───── PAGE TEXT
Nilda Mabel Carrizo (born 13 January 1979) is an Argentine teacher and politician, currently serving as National Deputy elected in Tucumán Province. A member of the Justicialist Party and La Cámpora, Carrizo previously served in the Chamber from 2013 to 2017. She currently sits in the Frente de Todos bloc.

Early and personal life
Carrizo was born on 13 January 1979 in Buenos Aires. She studied to be a primary teacher at the Instituto de Enseñanza Superior in Famaillá, Tucumán. Carrizo is married to Jesús Salim, a fellow Justicialist Party politician who was a provincial legislator in Tucumán. Salim and Carrizo have two children.
──────────
TO DO ::
Return the passage of the Carrizo biography starting at "Nilda Mabel Carrizo" and ending at "de Todos bloc.", copied word for word.
───── STORED DATA
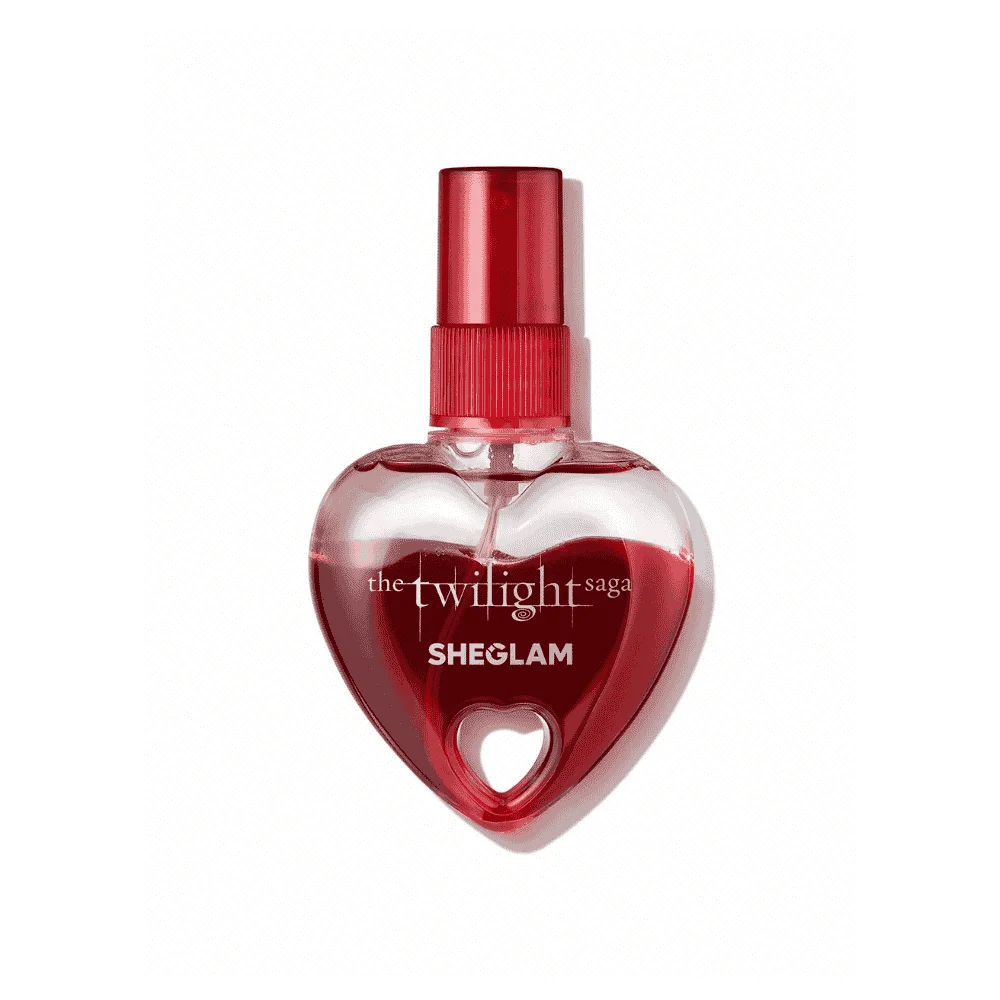  Sheglam Spray Fixateur Forever 50Ml - produit parapharmaceutique authentique | Parapharmacie Si Ahmed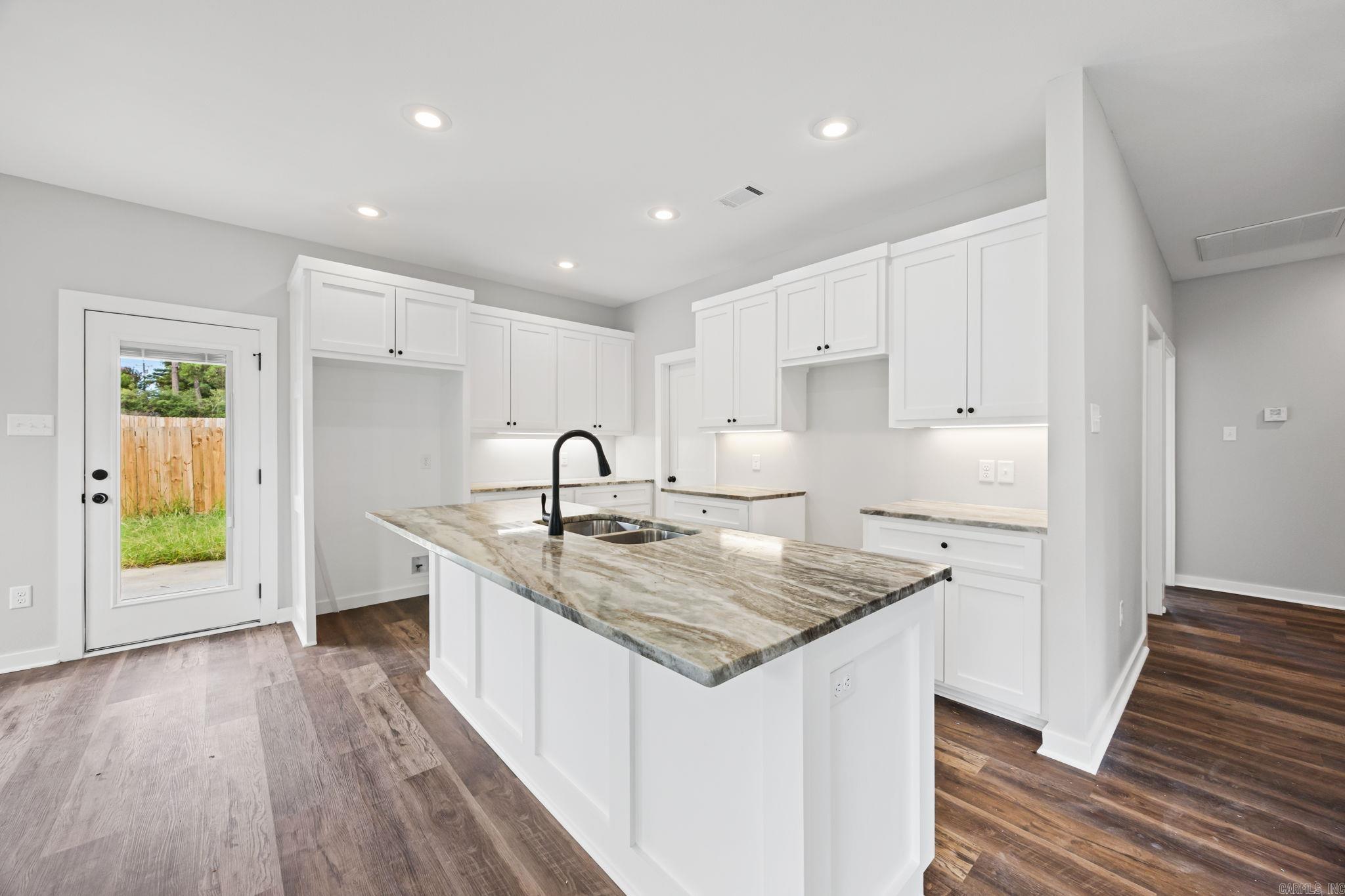 Lot 25 1301 Prudence Property Photo 11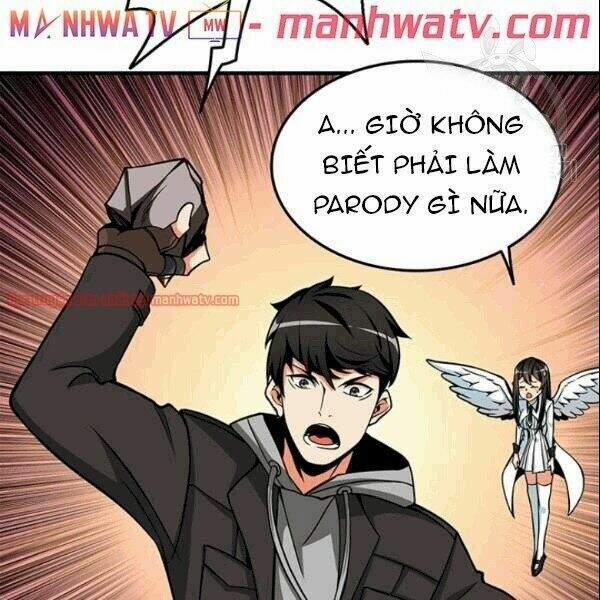 Tôi Là Người Chơi Duy Nhất Đăng Nhập 71.2 trang 30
──────────
RESPONSE TO THIS EXERCISE ::
Nilda Mabel Carrizo (born 13 January 1979) is an Argentine teacher and politician, currently serving as National Deputy elected in Tucumán Province. A member of the Justicialist Party and La Cámpora, Carrizo previously served in the Chamber from 2013 to 2017. She currently sits in the Frente de Todos bloc.